[Collected data]
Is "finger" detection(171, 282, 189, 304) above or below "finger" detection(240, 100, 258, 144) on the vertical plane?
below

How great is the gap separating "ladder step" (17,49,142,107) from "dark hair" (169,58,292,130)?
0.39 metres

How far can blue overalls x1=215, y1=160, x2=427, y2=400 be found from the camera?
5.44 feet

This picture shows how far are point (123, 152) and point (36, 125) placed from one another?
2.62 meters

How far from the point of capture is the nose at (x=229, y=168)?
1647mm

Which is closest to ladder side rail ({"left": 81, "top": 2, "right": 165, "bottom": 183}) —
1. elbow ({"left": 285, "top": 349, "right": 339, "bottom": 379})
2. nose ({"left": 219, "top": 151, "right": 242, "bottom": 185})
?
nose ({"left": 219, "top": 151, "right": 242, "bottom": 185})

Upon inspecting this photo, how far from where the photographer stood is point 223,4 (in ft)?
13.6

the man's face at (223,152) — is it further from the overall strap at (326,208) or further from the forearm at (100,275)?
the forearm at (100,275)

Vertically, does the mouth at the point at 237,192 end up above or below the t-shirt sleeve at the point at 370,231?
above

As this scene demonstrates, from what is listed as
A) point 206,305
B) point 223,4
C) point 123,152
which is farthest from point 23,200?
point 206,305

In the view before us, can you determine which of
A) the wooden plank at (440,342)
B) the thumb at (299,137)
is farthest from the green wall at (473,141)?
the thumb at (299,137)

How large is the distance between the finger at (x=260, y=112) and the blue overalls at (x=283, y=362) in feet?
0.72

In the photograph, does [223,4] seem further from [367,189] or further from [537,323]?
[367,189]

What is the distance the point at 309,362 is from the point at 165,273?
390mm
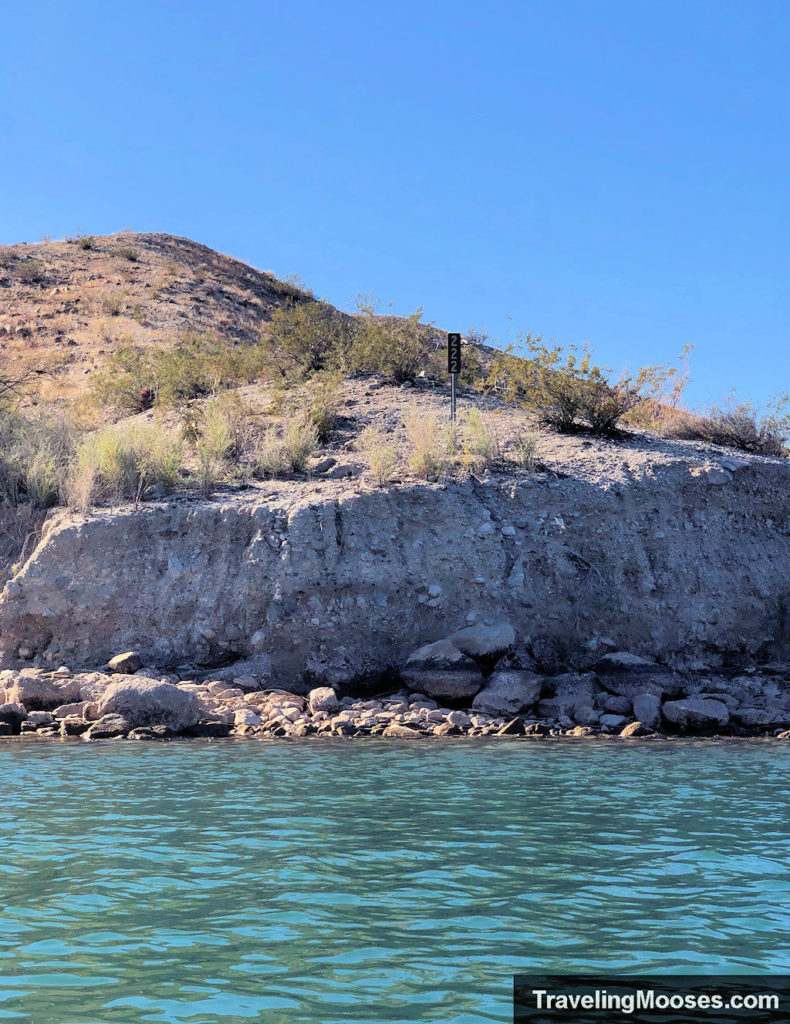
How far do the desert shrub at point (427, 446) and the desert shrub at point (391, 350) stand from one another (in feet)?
14.2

> **Written instruction**: In your copy of the listing above, reproduce each line exactly and omit all pictures.

> **Reply**:
Is "finger" detection(171, 282, 189, 304) above or below "finger" detection(240, 100, 258, 144) on the vertical plane?
below

How great is the gap separating "ladder step" (17,49,142,107) from "dark hair" (169,58,292,130)?
0.39 metres

How far can blue overalls x1=215, y1=160, x2=427, y2=400 be found from the camera?
5.44 feet

This picture shows how far are point (123, 152) and point (36, 125) placed from one another?
2.62 meters

How far from the point of capture is the nose at (x=229, y=168)?
1647mm

Which is closest to ladder side rail ({"left": 81, "top": 2, "right": 165, "bottom": 183}) —
1. elbow ({"left": 285, "top": 349, "right": 339, "bottom": 379})
2. nose ({"left": 219, "top": 151, "right": 242, "bottom": 185})
?
nose ({"left": 219, "top": 151, "right": 242, "bottom": 185})

Upon inspecting this photo, how far from where the photographer stood is point 223,4 (in ft)?
13.6

the man's face at (223,152) — is it further from the overall strap at (326,208) or further from the forearm at (100,275)?
the forearm at (100,275)

Vertically, does the mouth at the point at 237,192 end up above or below the t-shirt sleeve at the point at 370,231?
above

As this scene demonstrates, from what is listed as
A) point 206,305
B) point 223,4
C) point 123,152
which is farthest from point 23,200?
point 206,305

In the view before us, can you determine which of
A) the wooden plank at (440,342)
B) the thumb at (299,137)
is farthest from the green wall at (473,141)?
the thumb at (299,137)

How large is the distance between the finger at (x=260, y=112) and the blue overalls at (x=283, y=362) in feet?
0.72

In the photograph, does [223,4] seem further from [367,189] or further from [537,323]?
[367,189]

What is the distance the point at 309,362 is from the point at 165,273?
390mm
How far do the desert shrub at point (427, 446) and the desert shrub at point (391, 350) stand from one another (in feet)?
14.2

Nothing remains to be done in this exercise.